Source extract:
┄┄┄┄┄┄┄┄┄┄┄┄┄┄┄┄┄┄┄┄

Re: [PATCH v6 3/3] mm/gup: disallow FOLL_LONGTERM GUP-fast writing to file-backed mappings

From: Peter Xu
Date: Tue May 02 2023 - 11:33:58 EST


On Tue, May 02, 2023 at 12:20:46PM -0300, Jason Gunthorpe wrote:
> On Tue, May 02, 2023 at 10:54:35AM -0400, Matthew Rosato wrote:
> > On 5/2/23 10:15 AM, David Hildenbrand wrote:
> > > On 02.05.23 16:04, Jason Gunthorpe wrote:
> > >> On Tue, May 02, 2023 at 03:57:30PM +0200, David Hildenbrand wrote:
> > >>> On 02.05.23 15:50, Jason Gunthorpe wrote:
> > >>>> On Tue, May 02, 2023 at 03:47:43PM +0200, David Hildenbrand wrote:
> > >>>>>> Eventually we want to implement a mechanism where we can dynamically pin in response to RPCIT.
> > >>>>>
> > >>>>> Okay, so IIRC we'll fail starting the domain early, that's good. And if we
> > >>>>> pin all guest memory (instead of small pieces dynamically), there is little
> > >>>>> existing use for file-backed RAM in such zPCI configurations (because memory
> > >>>>> cannot be reclaimed either way if it's all pinned), so likely there are no
> > >>>>> real existing users.
> > >>>>
> > >>>> Right, this is VFIO, the physical HW can't tolerate not having pinned
> > >>>> memory, so something somewhere is always pinning it.
> > >>>>
> > >>>> Which, again, makes it weird/wrong that this KVM code is pinning it
> > >>>> again :\
> > >>>
> > >>> IIUC, that pinning is not for ordinary IOMMU / KVM memory access. It's for
> > >>> passthrough of (adapter) interrupts.
> > >>>
> > >>> I have to speculate, but I guess for hardware to forward interrupts to the
> > >>> VM, it has to pin the special guest memory page that will receive the
> > >>> indications, to then configure (interrupt) hardware to target the interrupt
> > >>> indications to that special guest page (using a host physical address).

┄┄┄┄┄┄┄┄┄┄┄┄┄┄┄┄┄┄┄┄

Task to complete:
Can you reproduce the whole mailing-list reply on FOLL_LONGTERM GUP-fast writes, word for word? The data after this point isn't needed.

Provided data:
┄┄┄┄┄┄┄┄┄┄┄┄┄┄┄┄┄┄┄┄

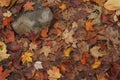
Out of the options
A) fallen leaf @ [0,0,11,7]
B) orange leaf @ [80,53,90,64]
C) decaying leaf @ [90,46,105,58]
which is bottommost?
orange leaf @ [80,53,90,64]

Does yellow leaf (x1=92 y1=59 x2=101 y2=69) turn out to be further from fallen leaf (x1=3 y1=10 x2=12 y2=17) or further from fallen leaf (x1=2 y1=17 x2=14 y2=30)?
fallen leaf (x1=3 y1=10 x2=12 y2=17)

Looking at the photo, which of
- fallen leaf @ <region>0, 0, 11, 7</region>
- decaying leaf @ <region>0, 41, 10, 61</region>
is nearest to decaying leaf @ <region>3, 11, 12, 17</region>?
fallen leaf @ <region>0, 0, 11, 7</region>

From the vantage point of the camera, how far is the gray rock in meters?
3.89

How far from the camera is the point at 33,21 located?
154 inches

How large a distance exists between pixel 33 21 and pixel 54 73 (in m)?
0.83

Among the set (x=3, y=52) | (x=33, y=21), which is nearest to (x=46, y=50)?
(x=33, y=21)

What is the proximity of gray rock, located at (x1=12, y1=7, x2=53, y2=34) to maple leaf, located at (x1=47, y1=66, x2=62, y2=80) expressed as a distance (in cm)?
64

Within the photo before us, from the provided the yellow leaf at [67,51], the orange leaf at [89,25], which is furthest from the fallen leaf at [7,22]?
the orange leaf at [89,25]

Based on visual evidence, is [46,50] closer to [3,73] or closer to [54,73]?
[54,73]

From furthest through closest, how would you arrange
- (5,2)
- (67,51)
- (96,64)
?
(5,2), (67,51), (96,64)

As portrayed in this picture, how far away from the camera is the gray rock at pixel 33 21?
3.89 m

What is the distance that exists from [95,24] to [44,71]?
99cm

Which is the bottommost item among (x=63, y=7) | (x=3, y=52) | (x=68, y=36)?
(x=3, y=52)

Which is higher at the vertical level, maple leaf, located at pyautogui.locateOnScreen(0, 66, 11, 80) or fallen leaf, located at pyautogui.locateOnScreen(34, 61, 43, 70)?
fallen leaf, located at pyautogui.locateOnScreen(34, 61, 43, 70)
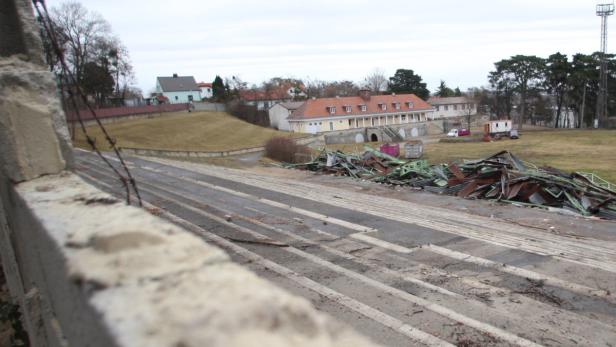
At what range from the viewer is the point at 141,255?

┄┄┄┄┄┄┄┄┄┄┄┄┄┄┄┄┄┄┄┄

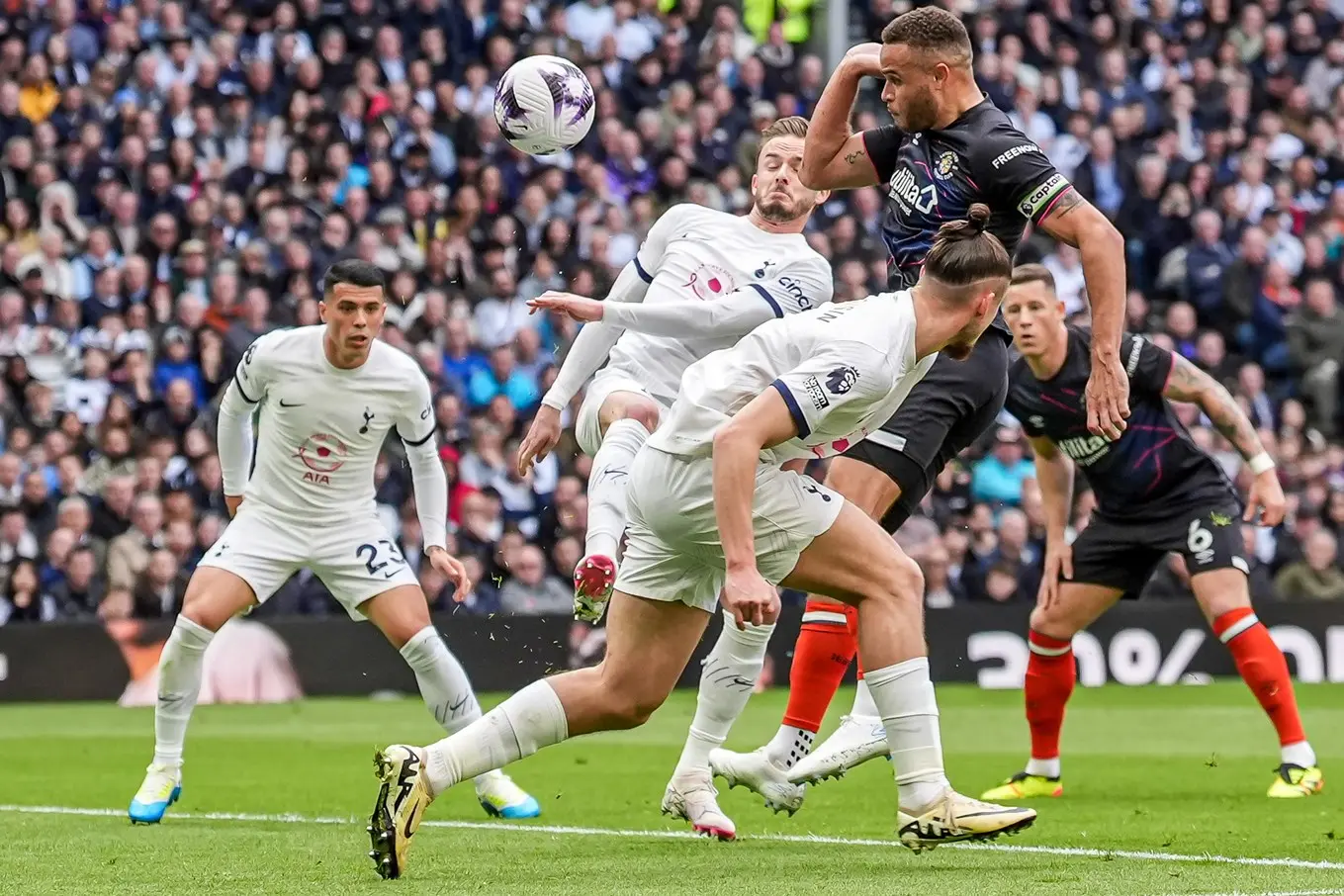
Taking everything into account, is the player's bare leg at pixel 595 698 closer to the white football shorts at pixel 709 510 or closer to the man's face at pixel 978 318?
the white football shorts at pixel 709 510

┄┄┄┄┄┄┄┄┄┄┄┄┄┄┄┄┄┄┄┄

Task response:
Re: [PATCH v6 3/3] mm/gup: disallow FOLL_LONGTERM GUP-fast writing to file-backed mappings

From: Peter Xu
Date: Tue May 02 2023 - 11:33:58 EST


On Tue, May 02, 2023 at 12:20:46PM -0300, Jason Gunthorpe wrote:
> On Tue, May 02, 2023 at 10:54:35AM -0400, Matthew Rosato wrote:
> > On 5/2/23 10:15 AM, David Hildenbrand wrote:
> > > On 02.05.23 16:04, Jason Gunthorpe wrote:
> > >> On Tue, May 02, 2023 at 03:57:30PM +0200, David Hildenbrand wrote:
> > >>> On 02.05.23 15:50, Jason Gunthorpe wrote:
> > >>>> On Tue, May 02, 2023 at 03:47:43PM +0200, David Hildenbrand wrote:
> > >>>>>> Eventually we want to implement a mechanism where we can dynamically pin in response to RPCIT.
> > >>>>>
> > >>>>> Okay, so IIRC we'll fail starting the domain early, that's good. And if we
> > >>>>> pin all guest memory (instead of small pieces dynamically), there is little
> > >>>>> existing use for file-backed RAM in such zPCI configurations (because memory
> > >>>>> cannot be reclaimed either way if it's all pinned), so likely there are no
> > >>>>> real existing users.
> > >>>>
> > >>>> Right, this is VFIO, the physical HW can't tolerate not having pinned
> > >>>> memory, so something somewhere is always pinning it.
> > >>>>
> > >>>> Which, again, makes it weird/wrong that this KVM code is pinning it
> > >>>> again :\
> > >>>
> > >>> IIUC, that pinning is not for ordinary IOMMU / KVM memory access. It's for
> > >>> passthrough of (adapter) interrupts.
> > >>>
> > >>> I have to speculate, but I guess for hardware to forward interrupts to the
> > >>> VM, it has to pin the special guest memory page that will receive the
> > >>> indications, to then configure (interrupt) hardware to target the interrupt
> > >>> indications to that special guest page (using a host physical address).